Stated task 1: Extract word for word, from the SEC Rule 701 passage, everything from "5. for derivative" down to "exercise or conversion.".

Text excerpt:
--- Start ---
On November 24, the Securities and Exchange Commission voted to propose amendments (the Proposal) to (1) Rule 701 under the Securities Act of 1933, as amended (Securities Act), which exempts certain compensatory equity offerings by non-reporting issuers from registration under the Securities Act, and (2) Form S-8, which is a registration statement form available for compensatory securities offerings by reporting issuers. The Proposal is intended to modernize the framework for compensatory securities offerings based on developments related to, and the evolution of, compensatory offerings and the composition of the workforce since the SEC last amended Rule 701 and Form S-8. In the SEC’s press release announcing the Proposal, SEC Chairman Jay Clayton noted that, the Proposal would enhance the ability of issuers to include “company securities in worker-company compensation arrangements so that workers have the opportunity to share in the growth of the business.” As highlighted in the fact sheet included in the press release, the Proposal would, among other things:

(1) With respect to Rule 701:

  1. revise the limits under Rule 701 so that the maximum amount of securities that may be offered in reliance on Rule 701 in any consecutive 12-month period is the greatest of: (1) 15 percent of the outstanding amount of the class of securities being offered, which would be unchanged from the current rule; (1) an amount equal to the value of 25 percent of the issuer’s assets (or, if the offering is guaranteed by the issuer’s parent, 25 percent of the value of the issuer’s parent’s assets), which would result in an increase from 15 percent under the current rule in each instance; and (3) $2 million, which would result in an increase from $1 million under the current rule;

  2. eliminate the current requirement that a subsidiary of the issuer or its parent be majority-owned in order for the subsidiary’s employees to be eligible to participate in Rule 701 offering;

  3. modify the existing requirement that an issuer provide certain financial disclosures to “all persons participating in the offering” if aggregate sales made by an issuer in reliance on Rule 701 during any 12-month period exceed $10 million to provide that the additional disclosure is only required to be provided in respect of sales that occur after the $10 million threshold has been exceeded;

  4. provide an issuer with alternatives to satisfy the disclosure requirements if the $10 million threshold is exceeded, including to permit an issuer to provide financial statements that are not more than 270 days old (compared to the requirement under the current rule that such financial information be not more than 180 days old) and, if the issuer is a foreign issuer, to allow such financial statements to be prepared in accordance with the rules of the issuer’s home country (rather than in accordance with US GAAP or IFRS) without a US GAAP reconciliation, if financial statements reconciled to US GAAP or IFRS are not available; and

  5. for derivative securities that do not involve a volitional act by the recipient to exercise or convert (e.g., restricted stock units), provide that the disclosure required under Rule 701(e) must be delivered a reasonable period of time before the date the award of derivative securities is made, which modifies the current requirement that such disclosure be delivered a reasonable period of time before the date of exercise or conversion.
--- End ---
Material provided:
--- Start ---
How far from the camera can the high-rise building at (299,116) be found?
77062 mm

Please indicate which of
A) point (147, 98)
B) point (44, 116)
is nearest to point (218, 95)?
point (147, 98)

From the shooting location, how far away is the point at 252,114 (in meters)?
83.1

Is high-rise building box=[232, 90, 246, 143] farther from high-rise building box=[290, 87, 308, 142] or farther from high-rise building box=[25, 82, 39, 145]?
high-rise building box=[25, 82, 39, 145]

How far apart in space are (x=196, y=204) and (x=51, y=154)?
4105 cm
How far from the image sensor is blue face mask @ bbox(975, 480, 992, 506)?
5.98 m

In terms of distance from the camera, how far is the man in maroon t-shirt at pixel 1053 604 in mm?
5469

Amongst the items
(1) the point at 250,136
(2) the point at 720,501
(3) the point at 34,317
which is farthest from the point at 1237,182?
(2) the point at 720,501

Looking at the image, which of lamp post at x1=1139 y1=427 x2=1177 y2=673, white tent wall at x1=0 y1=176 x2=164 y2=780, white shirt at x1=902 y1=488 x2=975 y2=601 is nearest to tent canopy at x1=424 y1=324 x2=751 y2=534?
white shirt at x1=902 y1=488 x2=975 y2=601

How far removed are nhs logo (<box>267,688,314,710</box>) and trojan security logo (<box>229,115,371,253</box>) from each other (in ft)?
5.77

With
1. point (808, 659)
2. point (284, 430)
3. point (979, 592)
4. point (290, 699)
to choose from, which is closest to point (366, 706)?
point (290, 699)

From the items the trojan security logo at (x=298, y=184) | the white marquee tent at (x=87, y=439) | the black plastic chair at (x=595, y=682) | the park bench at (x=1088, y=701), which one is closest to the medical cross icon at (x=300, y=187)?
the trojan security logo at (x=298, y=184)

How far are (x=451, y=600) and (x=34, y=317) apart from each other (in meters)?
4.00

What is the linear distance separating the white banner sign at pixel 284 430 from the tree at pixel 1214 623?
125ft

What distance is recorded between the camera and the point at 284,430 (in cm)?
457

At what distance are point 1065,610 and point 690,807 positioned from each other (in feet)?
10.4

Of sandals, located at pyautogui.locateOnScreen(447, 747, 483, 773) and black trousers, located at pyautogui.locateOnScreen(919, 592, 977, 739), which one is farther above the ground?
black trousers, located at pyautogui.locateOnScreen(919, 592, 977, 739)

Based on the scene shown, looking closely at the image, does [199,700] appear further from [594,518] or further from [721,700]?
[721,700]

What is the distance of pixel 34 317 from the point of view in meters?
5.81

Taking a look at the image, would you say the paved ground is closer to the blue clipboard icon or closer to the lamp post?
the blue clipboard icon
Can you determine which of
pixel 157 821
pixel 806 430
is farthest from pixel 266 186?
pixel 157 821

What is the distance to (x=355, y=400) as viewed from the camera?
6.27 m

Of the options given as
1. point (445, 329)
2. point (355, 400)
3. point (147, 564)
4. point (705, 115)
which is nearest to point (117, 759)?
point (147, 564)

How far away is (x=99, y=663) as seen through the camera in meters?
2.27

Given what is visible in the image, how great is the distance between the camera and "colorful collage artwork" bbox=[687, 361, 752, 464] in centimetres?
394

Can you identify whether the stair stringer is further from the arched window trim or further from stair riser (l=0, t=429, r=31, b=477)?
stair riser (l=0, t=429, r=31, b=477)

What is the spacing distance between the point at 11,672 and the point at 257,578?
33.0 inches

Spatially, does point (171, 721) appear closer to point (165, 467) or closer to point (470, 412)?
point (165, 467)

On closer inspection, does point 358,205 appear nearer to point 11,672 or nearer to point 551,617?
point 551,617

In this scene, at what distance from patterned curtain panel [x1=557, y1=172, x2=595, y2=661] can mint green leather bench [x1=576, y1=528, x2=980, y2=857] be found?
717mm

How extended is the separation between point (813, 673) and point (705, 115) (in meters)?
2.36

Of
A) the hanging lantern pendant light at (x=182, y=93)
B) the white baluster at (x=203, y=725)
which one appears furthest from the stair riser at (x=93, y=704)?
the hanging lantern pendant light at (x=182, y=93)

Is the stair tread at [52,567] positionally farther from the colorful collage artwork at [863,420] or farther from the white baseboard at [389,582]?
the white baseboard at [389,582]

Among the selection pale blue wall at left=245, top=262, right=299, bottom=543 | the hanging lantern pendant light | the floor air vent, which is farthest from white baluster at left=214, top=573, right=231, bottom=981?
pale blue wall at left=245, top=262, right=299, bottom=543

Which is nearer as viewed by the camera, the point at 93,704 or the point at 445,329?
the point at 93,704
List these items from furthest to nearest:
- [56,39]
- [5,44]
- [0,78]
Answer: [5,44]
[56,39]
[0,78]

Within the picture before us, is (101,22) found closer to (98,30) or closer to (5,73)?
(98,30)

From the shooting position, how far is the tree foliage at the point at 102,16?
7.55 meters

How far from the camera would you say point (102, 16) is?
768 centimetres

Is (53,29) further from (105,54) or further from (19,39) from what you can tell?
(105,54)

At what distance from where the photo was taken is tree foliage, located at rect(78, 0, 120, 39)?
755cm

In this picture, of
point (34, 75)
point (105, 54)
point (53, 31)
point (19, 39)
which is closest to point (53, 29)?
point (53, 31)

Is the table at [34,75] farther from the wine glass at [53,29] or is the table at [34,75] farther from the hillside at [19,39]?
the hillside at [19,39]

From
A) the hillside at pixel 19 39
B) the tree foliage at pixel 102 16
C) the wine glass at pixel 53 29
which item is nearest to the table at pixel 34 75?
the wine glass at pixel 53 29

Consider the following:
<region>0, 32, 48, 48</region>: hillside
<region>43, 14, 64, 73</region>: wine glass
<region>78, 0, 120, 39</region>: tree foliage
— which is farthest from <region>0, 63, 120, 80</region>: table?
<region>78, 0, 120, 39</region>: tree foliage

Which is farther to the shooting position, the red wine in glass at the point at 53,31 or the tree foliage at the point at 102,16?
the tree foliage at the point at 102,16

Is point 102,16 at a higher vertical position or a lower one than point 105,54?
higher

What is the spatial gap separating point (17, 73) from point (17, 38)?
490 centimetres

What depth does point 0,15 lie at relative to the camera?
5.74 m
--- End ---
Stated task 2: Copy the records verbatim, everything from the line containing "Is point 102,16" down to the end of the records, with both ends included.

Written answer 1:
5. for derivative securities that do not involve a volitional act by the recipient to exercise or convert (e.g., restricted stock units), provide that the disclosure required under Rule 701(e) must be delivered a reasonable period of time before the date the award of derivative securities is made, which modifies the current requirement that such disclosure be delivered a reasonable period of time before the date of exercise or conversion.

Written answer 2:
Is point 102,16 at a higher vertical position or a lower one than point 105,54?
higher

What is the spatial gap separating point (17, 73) from point (17, 38)?
490 centimetres

What depth does point 0,15 lie at relative to the camera?
5.74 m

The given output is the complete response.